3. Training the regression models, and evaluating the accuracy
Start 0 running ...
Start 1 running ...
Start 2 running ...
Start 3 running ...
Start 4 running ...
Start 5 running ...
Start 6 running ...
Start 7 running ...
Start 8 running ...
Start 9 running ...
The final model outputs:
10x logistic regression model evals:  [0.9, 0.9, 0.8, 0.975, 0.9, 0.875, 0.825, 0.95, 0.8, 0.925]
10x order regression model evals:  [0.875, 0.925, 0.825, 0.95, 0.95, 0.825, 0.9, 0.975, 0.875, 0.975]
Logic_avg_acc      0.8850000000000001
Order_avg_acc      0.9075000000000001


## Further Improvements

Now, we will explore more approaches to improve the accuracy. 
#### First, we can add more features. 

For example, we can use the difficulty level of each sentence based its grammar pattern.

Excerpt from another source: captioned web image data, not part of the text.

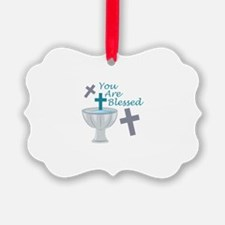 You Are Blessed Ornament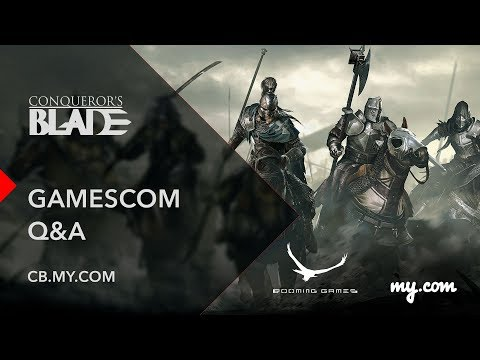 Conqueror's Blade :: Booming Games answer your gamescom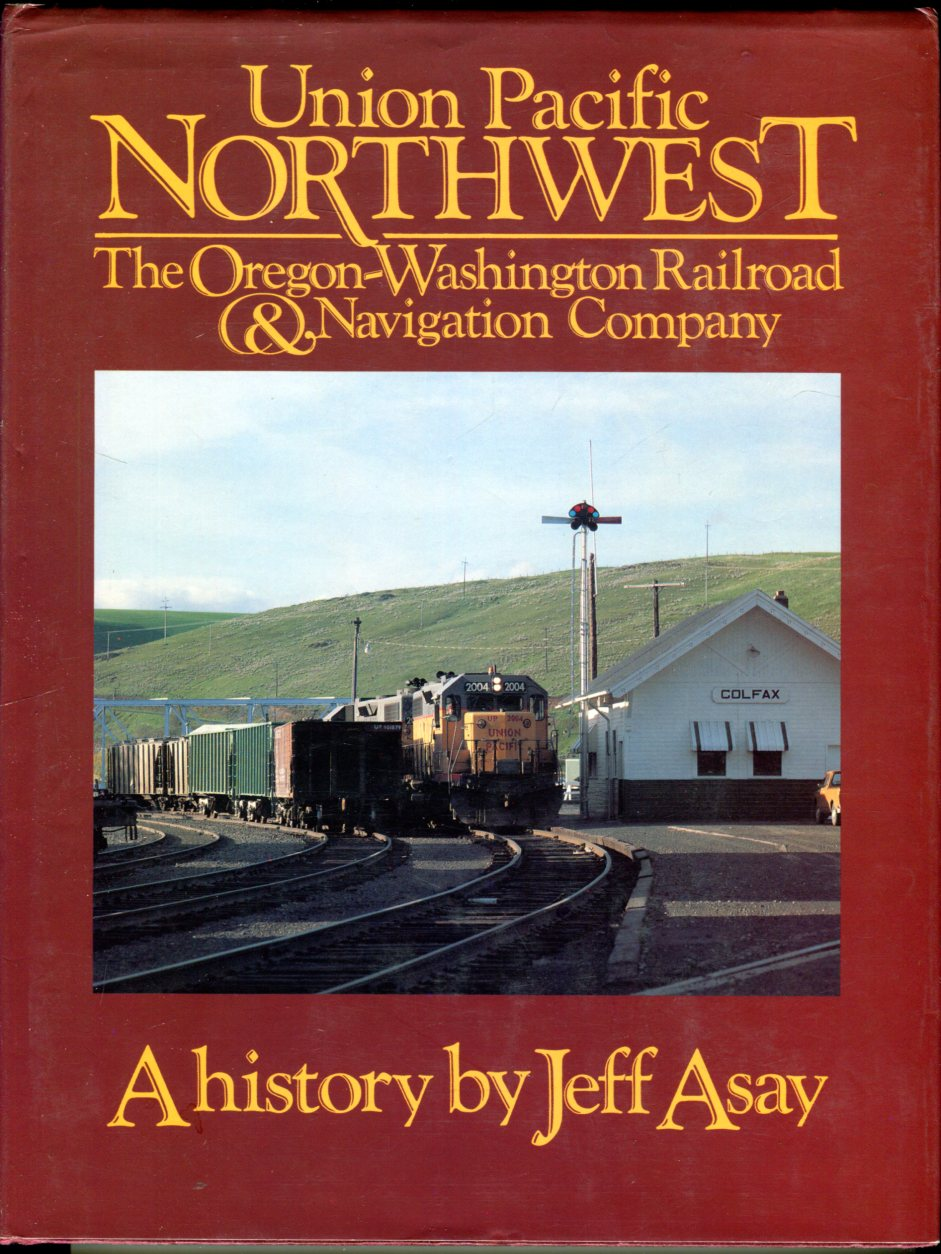 Image for Union Pacific Northwest: The Oregon-Washington Railroad & Navigation Company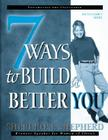 7 Ways to Build a Better You Facilitator's Guide Cover Image
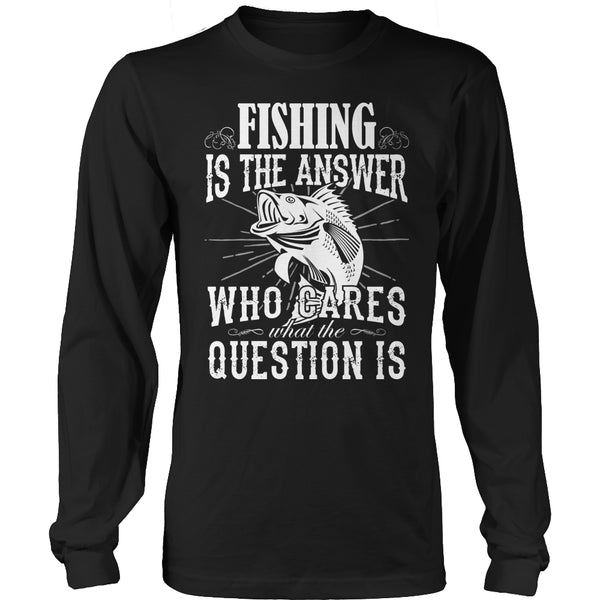 Limited Edition T-shirt Hoodie - Fishing Is The Answer who Cares What the Question Is - Long Sleeve / Black / S - My Revolutional Shop - 3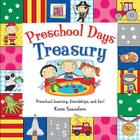 Preschool Days Treasury: Preschool Learning Friendships and Fun (Toddler Books) Cover Image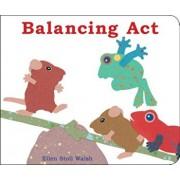 Balancing ACT, Hardcover/Ellen Stoll Walsh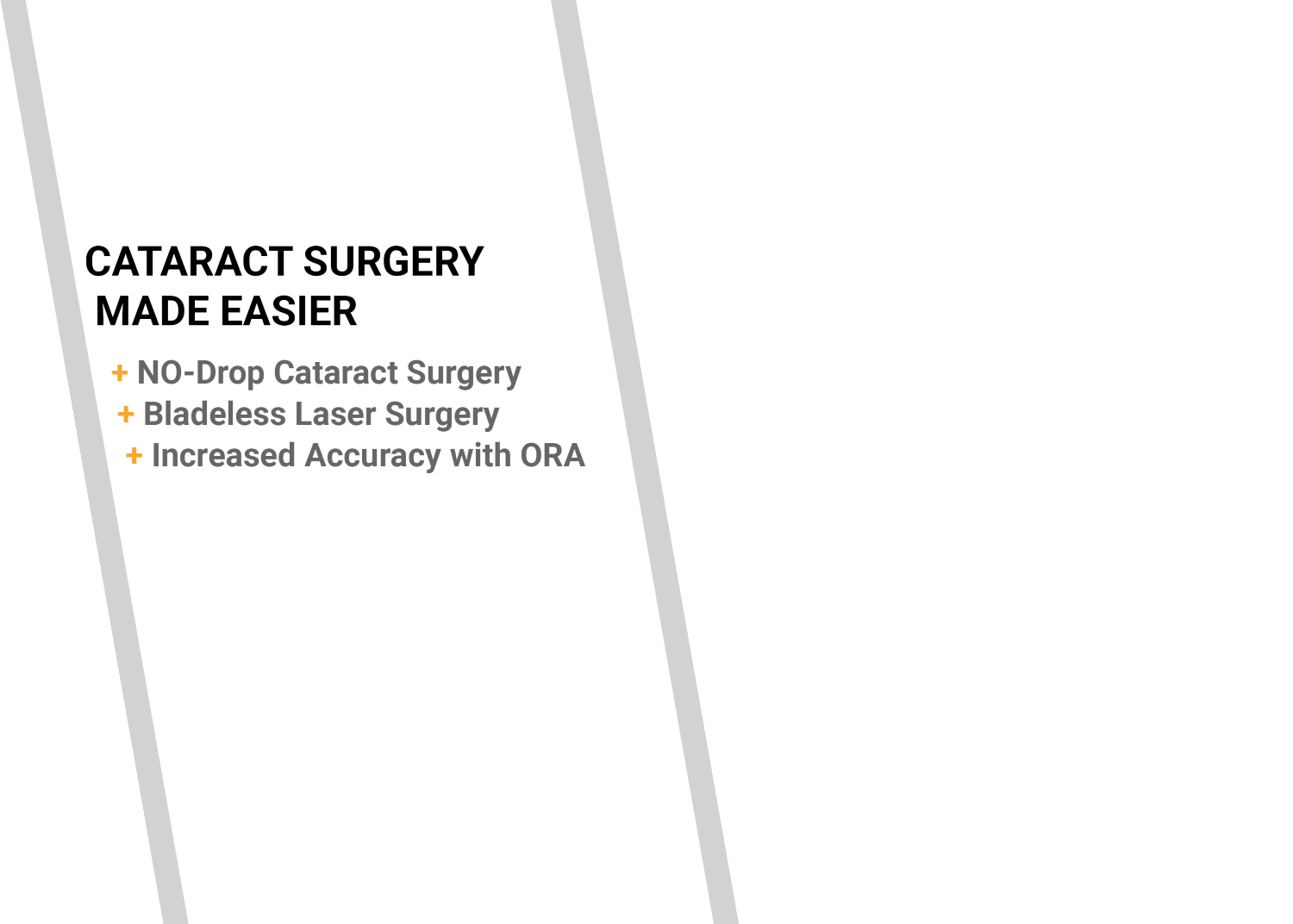 Cataract Surgery Made Easier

To analyze the difficulty of each sentence, we need to analyze the grammar to see if it is easy or hard to understand. We can leverage syntactic parsing to generate a syntactic tree and understand the grammar pattern of the sentence. With the grammar patterns, we can then score each sentence. To achieve this, the toolkit `StanfordDependencyParser` from `nltk` can be a good fit. 

#### Second, we can tune the parameters. 

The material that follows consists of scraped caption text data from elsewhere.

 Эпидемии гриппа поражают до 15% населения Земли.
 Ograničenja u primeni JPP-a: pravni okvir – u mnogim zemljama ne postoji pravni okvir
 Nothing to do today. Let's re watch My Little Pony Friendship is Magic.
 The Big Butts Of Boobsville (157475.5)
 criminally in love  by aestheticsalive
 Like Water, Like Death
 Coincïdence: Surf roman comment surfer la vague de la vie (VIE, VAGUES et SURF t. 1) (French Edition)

There are two types of parameters: the data related, and the model related. 

Below are examples of the data related parameters.
```python
len(unique_words) / 230
len(sentences) / 32
```
In the previous feature extraction code, there are multiple constant numbers which are decided from the text itself. The goal is to make sure the extracted feature numbers will remain between 0 and 1. 

For the model related parameters, in logistic regression, we can consider these two parameters: "C" and "max_iter":
```python
LogisticRegression(C=5000, max_iter=10000)
```
C is the reciprocal of the regularization parameter. As C increases, the regulation parameter decreases, and the strictness incrases. max_iter is maximum number of iterations taken for the solvers to converge. 

Through parameter tuning, the accuracy is nearing 90%, which is relative good.

#### Third, we can explore other ML models. 

We learned that order regression can be another good model to use, where we can continue to improve the accuracy further. Besides the regression models, we can also explore other models like RandomForest, XGBoost.

At the end of our project, we tested order regression and logistic regression each 10 times. Each time, we reshuffle the data. `shuffle_data` is a function that randomly selects test data among the whole data set. Considering that there are 40 text files for each difficulty level, 10 seems an appropriate ratio. 

The results are shown below. 

![](img/result.png)

Overall, for this problem, order regression is on average better than logistic regression, achieving a **final accuracy is above 90%**.